The network as a whole is constantly processing transactions in the same order at incredibly high volumes, but each validator is progressing independently. This is a subtle but profound change relative to other chains. In Solana, validators never stop progressing. They always move forward independently, regardless of network conditions and consensus.

There are other tangential issues (e.g., rapid chain growth, a new programming model, the unbiasability of the timechain, parallelism) this new design brings up that are beyond the scope of this essay, though they are addressed in Solana’s documentation. Solana’s testnets today are processing upwards of 50,000 TPS with an average TTF of 1.5 seconds on networks of 200 validators across 5 continents. That is comparable to Spanner, except that it’s meaningfully decentralized.

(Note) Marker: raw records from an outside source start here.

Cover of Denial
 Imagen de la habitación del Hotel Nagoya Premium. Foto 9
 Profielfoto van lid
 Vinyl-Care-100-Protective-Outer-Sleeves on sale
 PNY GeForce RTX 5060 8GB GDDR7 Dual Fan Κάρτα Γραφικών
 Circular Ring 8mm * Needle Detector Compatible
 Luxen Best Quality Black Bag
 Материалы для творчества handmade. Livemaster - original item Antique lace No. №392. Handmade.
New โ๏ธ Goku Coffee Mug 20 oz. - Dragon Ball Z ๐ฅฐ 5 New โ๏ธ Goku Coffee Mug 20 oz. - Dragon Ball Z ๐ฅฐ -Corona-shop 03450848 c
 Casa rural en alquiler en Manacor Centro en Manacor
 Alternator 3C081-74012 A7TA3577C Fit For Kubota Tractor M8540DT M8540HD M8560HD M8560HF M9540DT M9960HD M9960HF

This level of performance in a trust-minimized, permissionless world computer is only possible because of Solana’s separation of time and state. The Solana network’s globally available clock allows each node to update its state without having to communicate with any other nodes, just like Spanner.

Reframing Scalability

Although the crypto community has written ad nauseam about scalability and consensus models, none have explored the distributed clock problem specifically. With several years of Proof-of-Stake research culminating in Tendermint + BPoS as the best-in-class result, and numerous sharding proposals all essentially converging around the beacon chain + state sharding architecture, a granular timechain that allows for asynchronous state progression will provide the best performance for unsharded systems that prefer availability to consistency.

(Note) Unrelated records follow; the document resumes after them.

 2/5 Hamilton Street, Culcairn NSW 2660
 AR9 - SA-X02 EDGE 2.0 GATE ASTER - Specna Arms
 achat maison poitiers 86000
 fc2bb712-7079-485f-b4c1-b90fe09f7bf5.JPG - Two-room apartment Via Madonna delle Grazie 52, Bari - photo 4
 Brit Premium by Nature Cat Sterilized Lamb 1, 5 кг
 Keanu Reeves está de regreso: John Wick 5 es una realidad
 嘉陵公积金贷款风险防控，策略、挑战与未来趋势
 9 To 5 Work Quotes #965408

Providing a globally available clock allows the Solana team to leverage 40+ years of distributed systems research that is otherwise unapplicable. Concepts like Optimistic Concurrency Control were invented in 1981, and have been used in large-scale computing projects for years, but cannot be applied when time and state must progress together. Parallel processing with GPUs has been around since 1995, though largely limited to graphics cards until Nvidia released the CUDA development environment in 2007, but cannot be fully leveraged by blockchain-based systems that pessimistically lock all states except for the accounts currently being touched by a transaction.

Understanding the passage of time is paramount to the performance of distributed systems in both permissioned and permissionless settings. Time is everything, and with a new way to encode the passage of time in the form of Proof of History, permissionless systems can match the performance of proven, centralized cloud compute providers.

Thanks to Anatoly Yakovenko and Zaki Manian for providing feedback on this essay.